INSTRUCTIONS —
a – According to the article on folic acid supplements, how many patients took part in the Norwegian Vitamin Trial (NORVIT)?
b – In the article on folic acid supplements, reproduce the passage starting with "However, homocysteine is" and going on through "this risk factor?", substituting "blocked heart arteries" for "clogged heart arteries".
c – Carry on the article on folic acid supplements from the point at which it ends.

==== PASSAGE FOR REVIEW ====

Folic Acid Supplements are a Health Hazard
Stop Folic Acid Pills Now
Limit Your Intake of Fortified Flour Products (in the USA)
Don’t Lower Your Homocysteine Levels with Supplements
Taking supplements with as little as 0.8 mg/day of folic acid has been shown to increase your risk of dying of heart disease and cancer, according to the results of the first large randomized treatment trial to carefully examine this issue.1 The Norwegian Vitamin Trial (NORVIT) of 3,749 patients, who were followed for 3.5 years was designed to show the benefits of taking supplements—but the results were contrary to expectations. Folic acid supplementation was found to lower homocysteine levels by 28%., but to increase relative risks of heart attack, stroke, and death by 20%, along with a more than a 30% increase in cancer. Those with the highest baseline homocysteine levels (13 umol/L or greater) suffered the most harm from taking supplements of folic acid.
Homocysteine Is Only a Risk Factor
Elevated levels of the amino acid homocysteine, found with a blood test have been associated with many common diseases, including heart disease, strokes, venous thrombosis, dementia, and Alzheimer’s disease. The commonly made, but incorrect, assumption is that these diseases are caused by elevated homocysteine in the body and the solution is to give medications (vitamin pills) to fix the problem.
However, homocysteine is not the problem. Elevated homocysteine is only a sign that the body is becoming diseased and at risk of a tragedy. We call this type of sign a “risk factor”—it predicts future risk, but it is not a disease in itself—no one dies of an elevated homocysteine level—most commonly, clogged heart arteries are the actual cause of death for those people showing this sign. So what is the real meaning of this risk factor?
Homocysteine levels increase when people eat more meat and fewer vegetables. These same dietary habits cause other signs (risk factors)—indicating a higher chance of death and disability—to rise; like cholesterol, triglycerides, uric acid, blood sugar, lipoprotein a, C-reactive protein, blood pressure, and body weight. Fortunately, correcting the poor diet heals the underlying disease, and at the same time the risk factors show improvement.
Folic Acid Supplements Overload the Body
Consuming more than 0.2 mg of folic acid daily floods the bloodstream with this vitamin, overloading the metabolic capacities of the body, causing imbalances that increase the risk of heart disease and cancer.2 Folic acid is a synthetic version of the natural vitamin, folate, found in plant foods. Folate from food is essential for good health. Folic acid sold in capsules is a medication at best and a toxin at worst. When given in doses of 0.8 mg it will lower homocysteine by about 30% (3 to 4 umol/L).3 Higher doses than 0.8 mg have no greater benefit for lowering blood levels of homocysteine.

==== COLLECTED MATERIAL ====

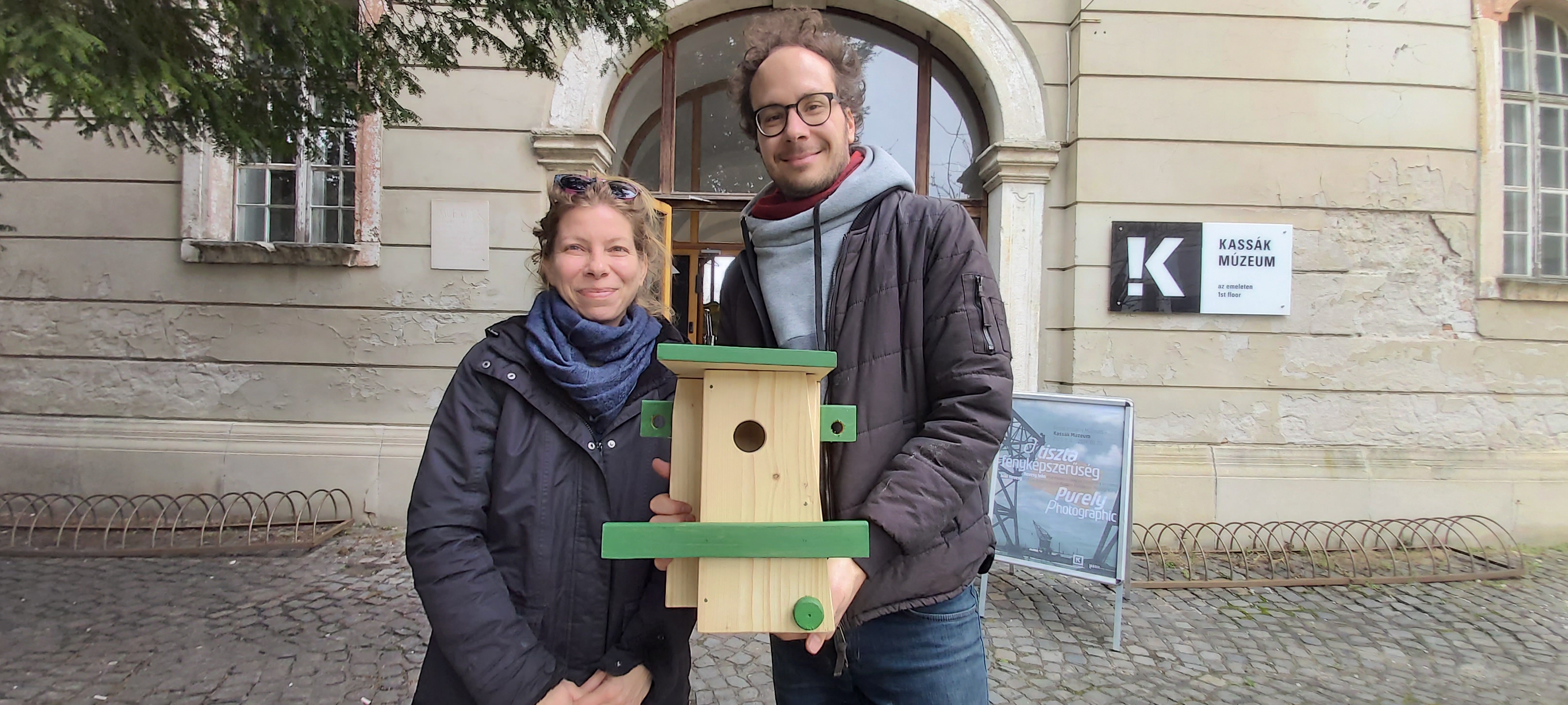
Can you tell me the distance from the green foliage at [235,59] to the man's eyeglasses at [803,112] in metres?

====

YOUR WRITTEN ANSWERS —
a – 3,749 patients

b –
However, homocysteine is not the problem. Elevated homocysteine is only a sign that the body is becoming diseased and at risk of a tragedy. We call this type of sign a “risk factor”—it predicts future risk, but it is not a disease in itself—no one dies of an elevated homocysteine level—most commonly, blocked heart arteries are the actual cause of death for those people showing this sign. So what is the real meaning of this risk factor?

c –
Folic Acid Mandated for U.S. Cereal Products
January 1998 was the mandatory deadline for the fortification of grain products with folic acid in the United States. Folic acid was added to flours used to make bread, rolls, and crackers. Another hefty source of this supplement comes from enriched (vitamin-added) “ready-to-eat cereals.”
Since 1998, folic acid intake has increased significantly in every segment of the U.S. population with the average additional intake of 0.22 mg/day.3,4 Remember, as little is .2 mg causes overloads and imbalances with an increased risk of illness . A significant segment of the USA population is now consuming over 1 mg/day of folic acid daily—an amount found by the NORVIT study to increase the risk of heart disease and cancer.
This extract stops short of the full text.